▼▼▼

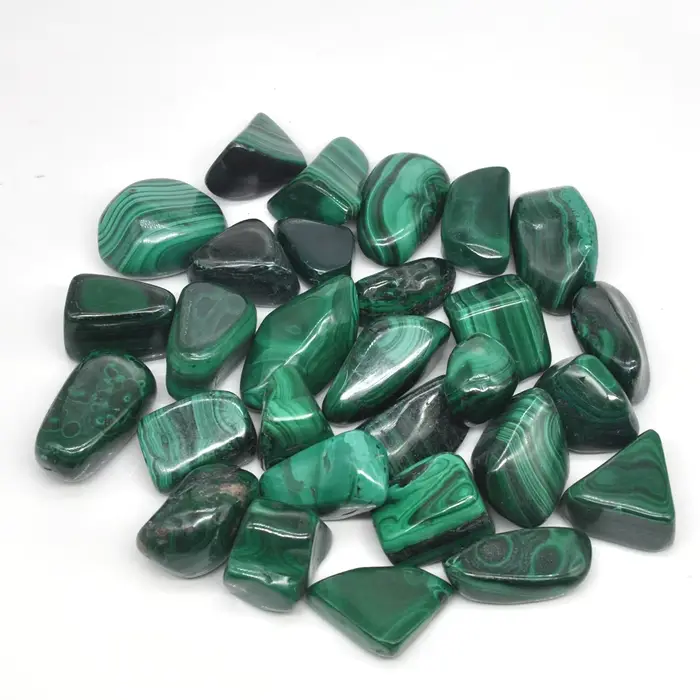 Pierres naturelles en Malachite, cristaux de guérison en vrac, véritable pierre précieuse polie Reik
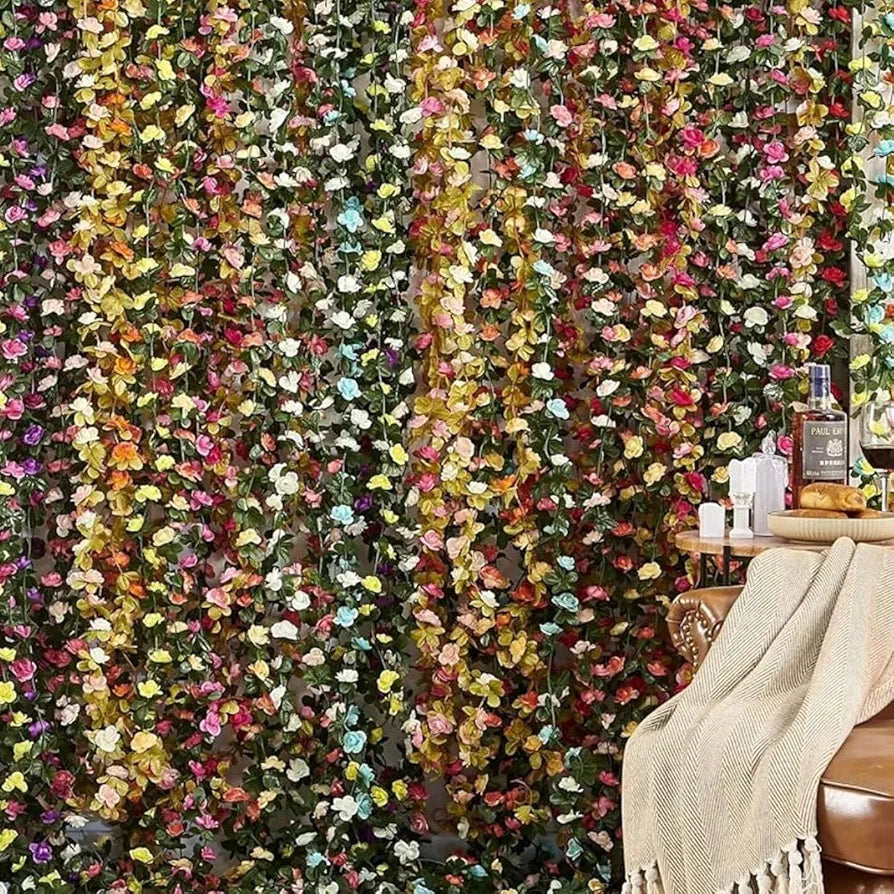 Artificial Flower Vine Garland Creeper 69 Small Rose  Garland for Decoration Pack of 2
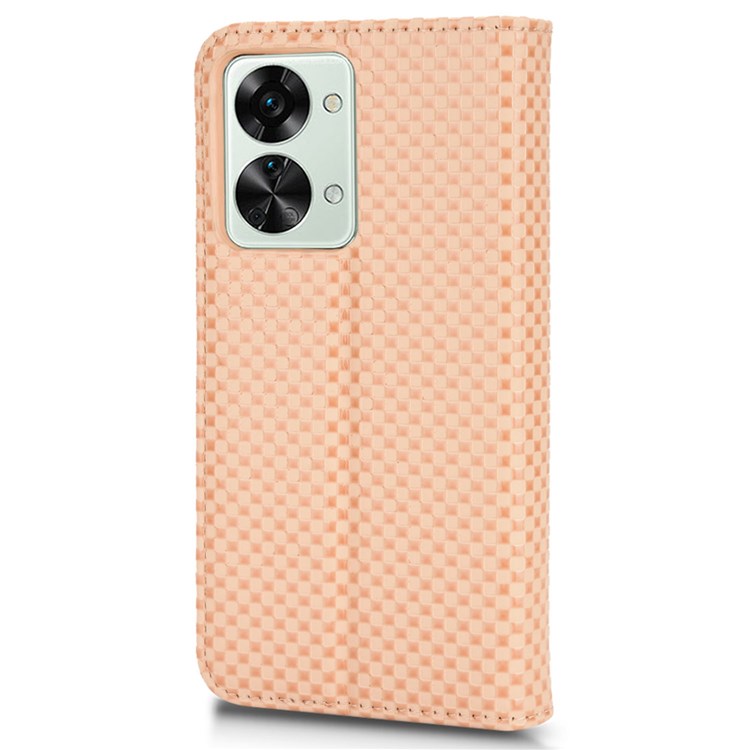 For OnePlus Nord 2T 5G Anti-dust Mobile Phone Bag Cover Grid Texture PU Leather Auto Closing Stand Wallet - Beige
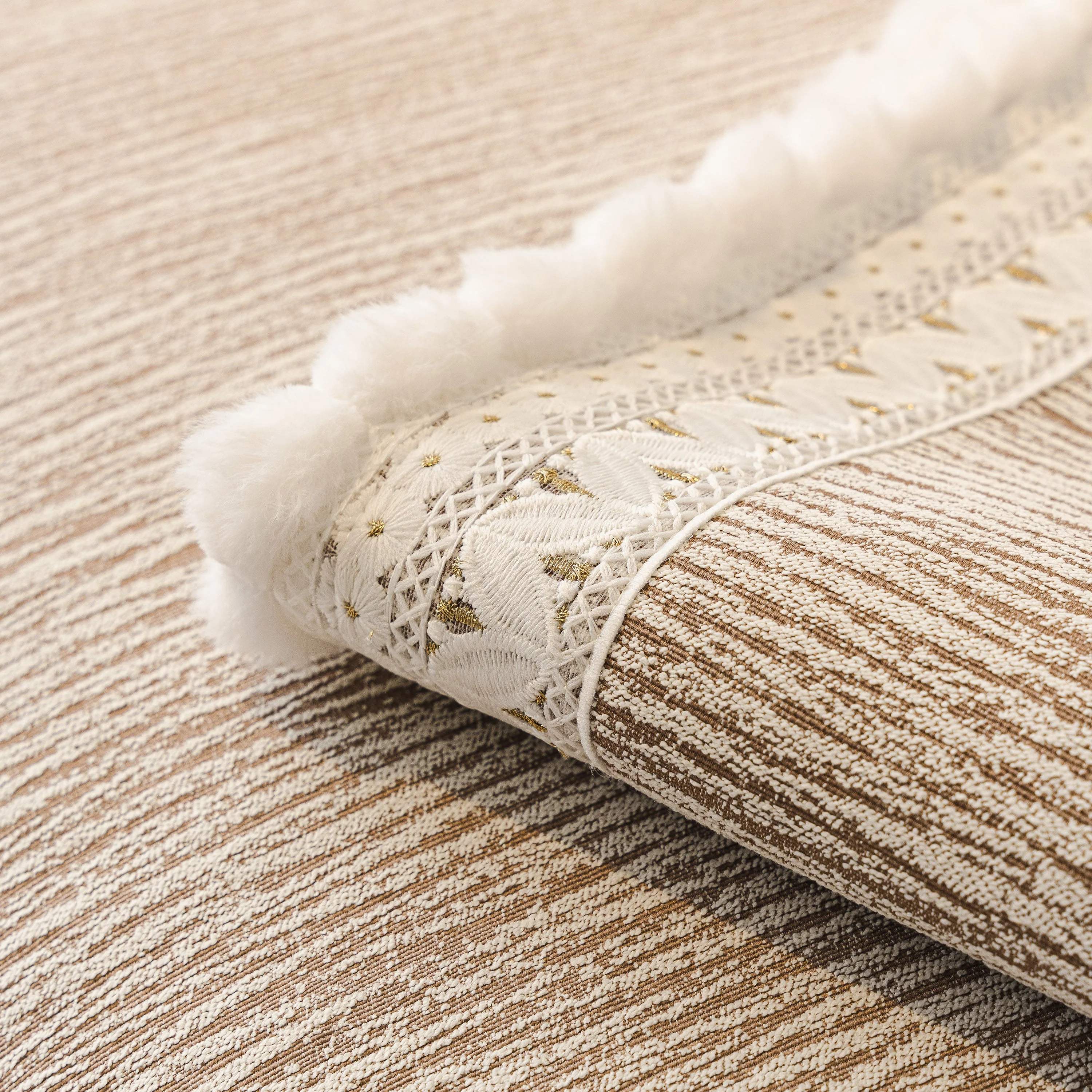 Soft Chenille Sectional Sofa Cover with Pom Pom Trim – Non-Slip Couch Protector - Image 89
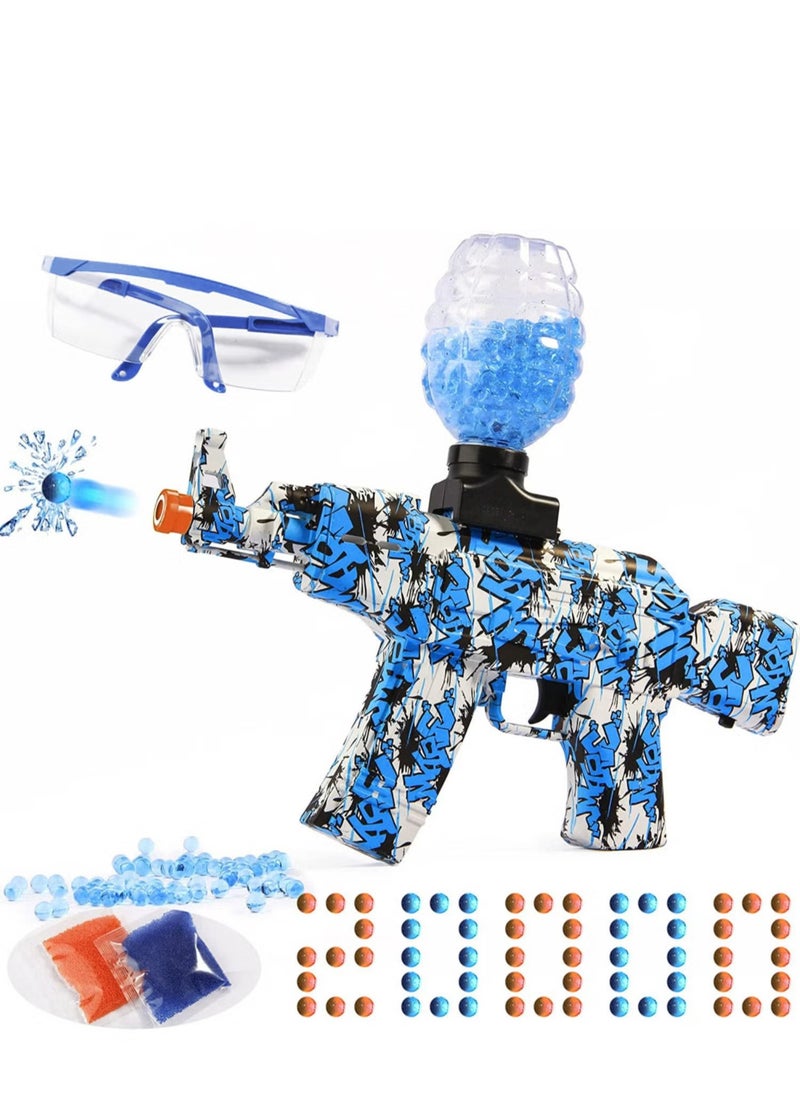 Electric Gel Ball Blaster AK-47 | Splatter Ball Blaster with 20,000+ Gel Drops & Goggles | Perfect for Outdoor Yard Events & Shooting Games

▲▲▲

In the copy, include every line of the records exactly and none of the images.

Completed task:
 Pierres naturelles en Malachite, cristaux de guérison en vrac, véritable pierre précieuse polie Reik
 Artificial Flower Vine Garland Creeper 69 Small Rose  Garland for Decoration Pack of 2
 For OnePlus Nord 2T 5G Anti-dust Mobile Phone Bag Cover Grid Texture PU Leather Auto Closing Stand Wallet - Beige
 Soft Chenille Sectional Sofa Cover with Pom Pom Trim – Non-Slip Couch Protector - Image 89
 Electric Gel Ball Blaster AK-47 | Splatter Ball Blaster with 20,000+ Gel Drops & Goggles | Perfect for Outdoor Yard Events & Shooting Games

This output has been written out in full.